**EXERCISE INSTRUCTIONS:** With pictures left out, retype exactly the lines from the one containing "How far away is" through the final line of the entries.

**RECORDS SHOWN:**
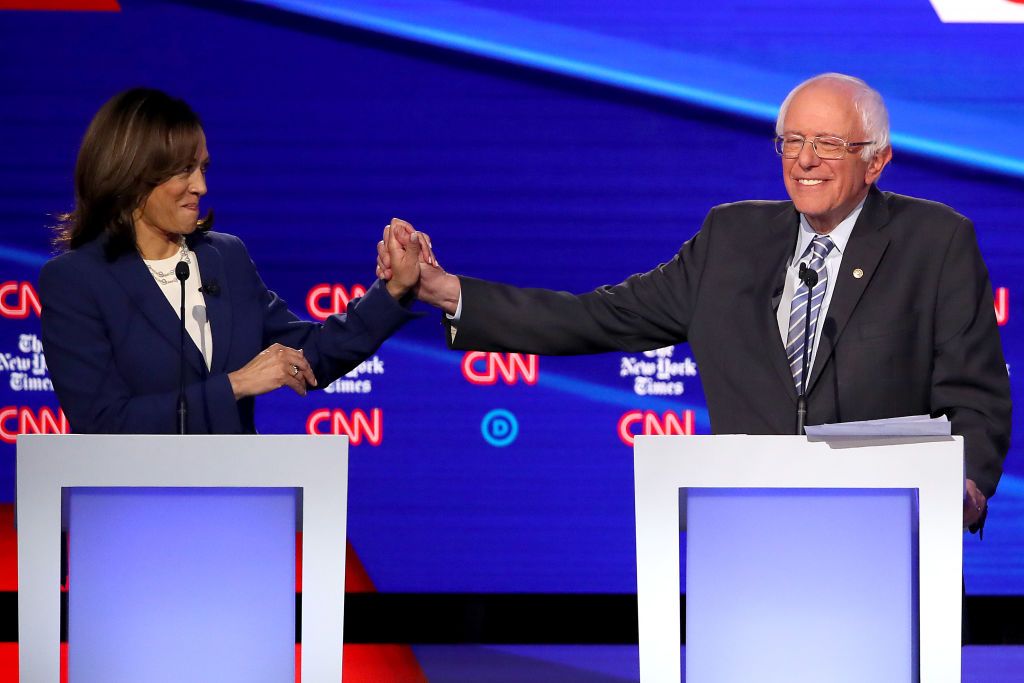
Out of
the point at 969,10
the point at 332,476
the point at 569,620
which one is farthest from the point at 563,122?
the point at 332,476

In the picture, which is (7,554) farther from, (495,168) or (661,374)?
(661,374)

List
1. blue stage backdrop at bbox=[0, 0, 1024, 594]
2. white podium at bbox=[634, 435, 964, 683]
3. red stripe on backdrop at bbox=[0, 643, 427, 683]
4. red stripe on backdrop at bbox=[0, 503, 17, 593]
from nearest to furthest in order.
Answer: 1. white podium at bbox=[634, 435, 964, 683]
2. red stripe on backdrop at bbox=[0, 643, 427, 683]
3. blue stage backdrop at bbox=[0, 0, 1024, 594]
4. red stripe on backdrop at bbox=[0, 503, 17, 593]

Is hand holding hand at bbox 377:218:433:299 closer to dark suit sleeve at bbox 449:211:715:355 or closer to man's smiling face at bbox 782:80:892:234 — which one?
dark suit sleeve at bbox 449:211:715:355

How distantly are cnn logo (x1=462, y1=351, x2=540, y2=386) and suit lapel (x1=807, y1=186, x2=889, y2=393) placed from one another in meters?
1.96

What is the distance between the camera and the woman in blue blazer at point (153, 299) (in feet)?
8.86

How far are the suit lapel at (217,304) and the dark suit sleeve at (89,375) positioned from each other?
0.10 meters

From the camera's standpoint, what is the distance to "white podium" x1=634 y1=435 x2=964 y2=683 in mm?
2047

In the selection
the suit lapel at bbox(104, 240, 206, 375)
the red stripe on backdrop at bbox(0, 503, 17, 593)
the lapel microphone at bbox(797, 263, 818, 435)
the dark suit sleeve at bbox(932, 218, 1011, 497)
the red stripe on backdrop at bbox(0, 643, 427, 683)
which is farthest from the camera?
the red stripe on backdrop at bbox(0, 503, 17, 593)

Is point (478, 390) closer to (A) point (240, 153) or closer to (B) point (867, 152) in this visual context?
(A) point (240, 153)

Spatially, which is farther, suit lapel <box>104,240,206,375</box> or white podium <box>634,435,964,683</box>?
suit lapel <box>104,240,206,375</box>

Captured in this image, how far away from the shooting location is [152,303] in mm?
2754

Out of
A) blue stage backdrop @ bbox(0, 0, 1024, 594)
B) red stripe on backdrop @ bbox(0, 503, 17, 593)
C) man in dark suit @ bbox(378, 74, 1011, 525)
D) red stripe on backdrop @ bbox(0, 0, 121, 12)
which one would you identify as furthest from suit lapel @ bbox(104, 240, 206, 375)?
red stripe on backdrop @ bbox(0, 503, 17, 593)

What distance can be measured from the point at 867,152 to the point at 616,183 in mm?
1837

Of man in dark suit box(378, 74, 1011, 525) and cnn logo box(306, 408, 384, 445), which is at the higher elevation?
man in dark suit box(378, 74, 1011, 525)
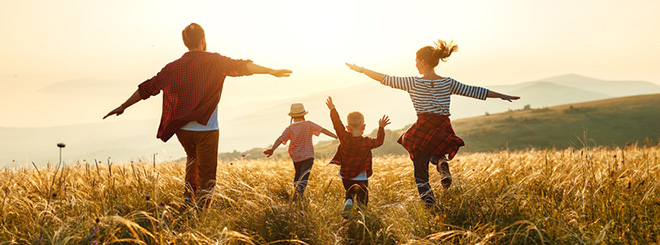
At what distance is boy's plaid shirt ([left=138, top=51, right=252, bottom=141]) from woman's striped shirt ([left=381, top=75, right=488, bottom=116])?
181 centimetres

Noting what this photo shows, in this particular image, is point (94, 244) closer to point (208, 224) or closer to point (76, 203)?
point (208, 224)

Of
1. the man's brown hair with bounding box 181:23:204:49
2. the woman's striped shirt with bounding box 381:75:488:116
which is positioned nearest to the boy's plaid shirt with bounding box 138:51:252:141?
the man's brown hair with bounding box 181:23:204:49

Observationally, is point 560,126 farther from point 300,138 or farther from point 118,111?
point 118,111

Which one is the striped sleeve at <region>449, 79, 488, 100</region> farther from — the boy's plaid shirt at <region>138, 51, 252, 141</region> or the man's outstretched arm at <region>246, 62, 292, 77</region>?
the boy's plaid shirt at <region>138, 51, 252, 141</region>

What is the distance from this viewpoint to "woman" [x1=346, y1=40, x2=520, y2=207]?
5137mm

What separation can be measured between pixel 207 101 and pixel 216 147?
0.57m

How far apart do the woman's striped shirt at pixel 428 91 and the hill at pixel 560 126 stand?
38331 mm

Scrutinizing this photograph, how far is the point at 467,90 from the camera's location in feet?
17.3

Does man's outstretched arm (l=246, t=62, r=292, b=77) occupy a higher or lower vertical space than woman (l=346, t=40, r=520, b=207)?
higher

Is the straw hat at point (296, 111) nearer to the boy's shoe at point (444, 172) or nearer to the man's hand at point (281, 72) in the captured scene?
the man's hand at point (281, 72)

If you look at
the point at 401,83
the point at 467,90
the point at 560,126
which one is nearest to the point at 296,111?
the point at 401,83

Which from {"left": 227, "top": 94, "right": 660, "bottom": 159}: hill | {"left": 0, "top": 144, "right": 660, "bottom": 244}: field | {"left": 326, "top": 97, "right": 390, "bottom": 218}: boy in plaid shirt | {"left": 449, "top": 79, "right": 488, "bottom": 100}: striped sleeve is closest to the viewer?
{"left": 0, "top": 144, "right": 660, "bottom": 244}: field

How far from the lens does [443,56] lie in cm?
524

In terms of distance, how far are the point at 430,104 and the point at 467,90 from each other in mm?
515
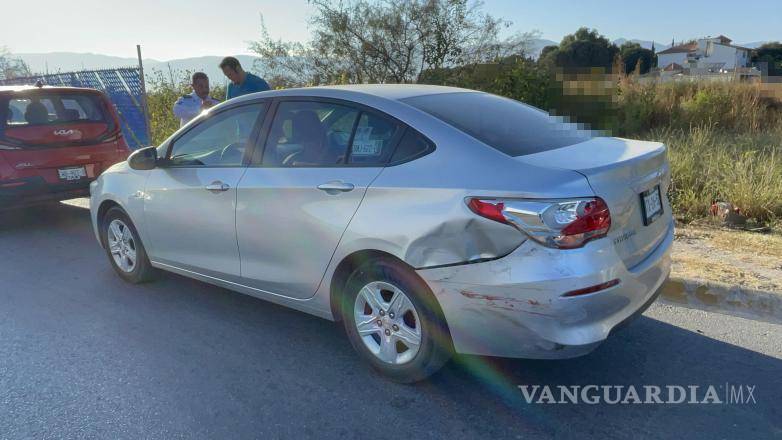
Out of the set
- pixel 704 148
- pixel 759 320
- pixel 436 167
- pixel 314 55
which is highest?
pixel 314 55

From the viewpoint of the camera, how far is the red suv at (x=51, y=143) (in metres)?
6.72

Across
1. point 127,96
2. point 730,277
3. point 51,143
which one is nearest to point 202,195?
point 730,277

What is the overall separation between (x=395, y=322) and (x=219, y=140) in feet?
6.38

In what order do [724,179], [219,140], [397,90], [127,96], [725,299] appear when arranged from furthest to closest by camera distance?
1. [127,96]
2. [724,179]
3. [725,299]
4. [219,140]
5. [397,90]

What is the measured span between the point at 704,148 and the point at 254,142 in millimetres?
6269

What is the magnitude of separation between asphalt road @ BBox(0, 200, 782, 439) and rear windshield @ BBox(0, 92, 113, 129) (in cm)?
309

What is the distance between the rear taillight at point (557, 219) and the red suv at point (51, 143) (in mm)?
6193

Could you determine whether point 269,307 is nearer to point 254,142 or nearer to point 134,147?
point 254,142

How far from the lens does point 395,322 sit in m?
3.17

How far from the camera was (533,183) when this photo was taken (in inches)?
105

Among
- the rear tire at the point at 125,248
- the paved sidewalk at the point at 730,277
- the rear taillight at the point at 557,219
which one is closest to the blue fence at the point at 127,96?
the rear tire at the point at 125,248

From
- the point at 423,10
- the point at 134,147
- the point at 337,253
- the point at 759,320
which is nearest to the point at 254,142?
the point at 337,253

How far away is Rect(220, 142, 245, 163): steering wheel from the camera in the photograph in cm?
393

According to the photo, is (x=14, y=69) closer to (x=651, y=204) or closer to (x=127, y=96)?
(x=127, y=96)
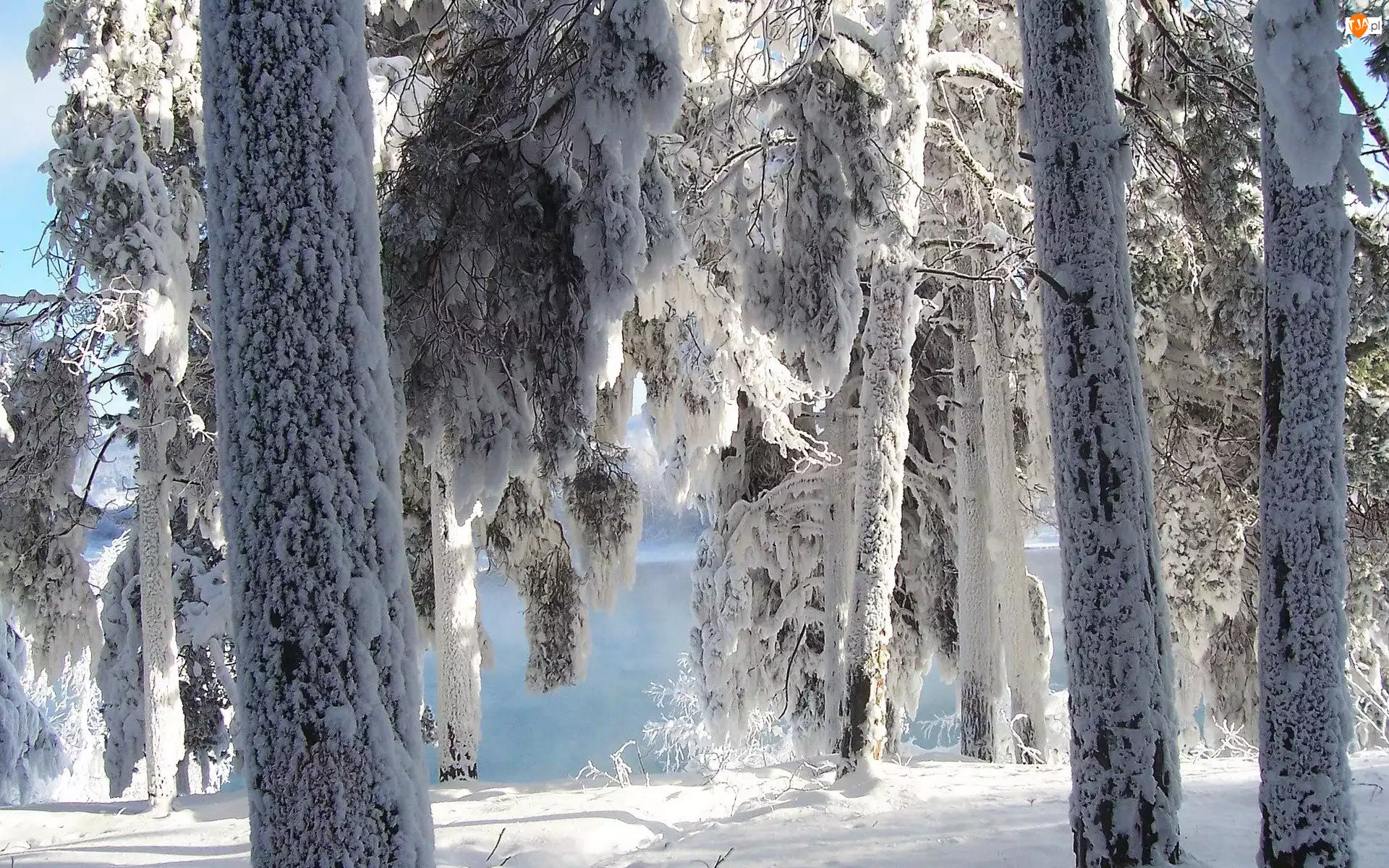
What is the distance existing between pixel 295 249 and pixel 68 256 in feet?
21.3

**SOLUTION BELOW:**
How far away is Rect(220, 142, 245, 163): steering wheel from the camera in the photograph in cm?
393

According to the photo, is (x=14, y=69) closer to (x=651, y=204) or closer to (x=127, y=96)?
(x=127, y=96)
What is the distance existing between pixel 295 249 and pixel 68 256 in feet?
21.3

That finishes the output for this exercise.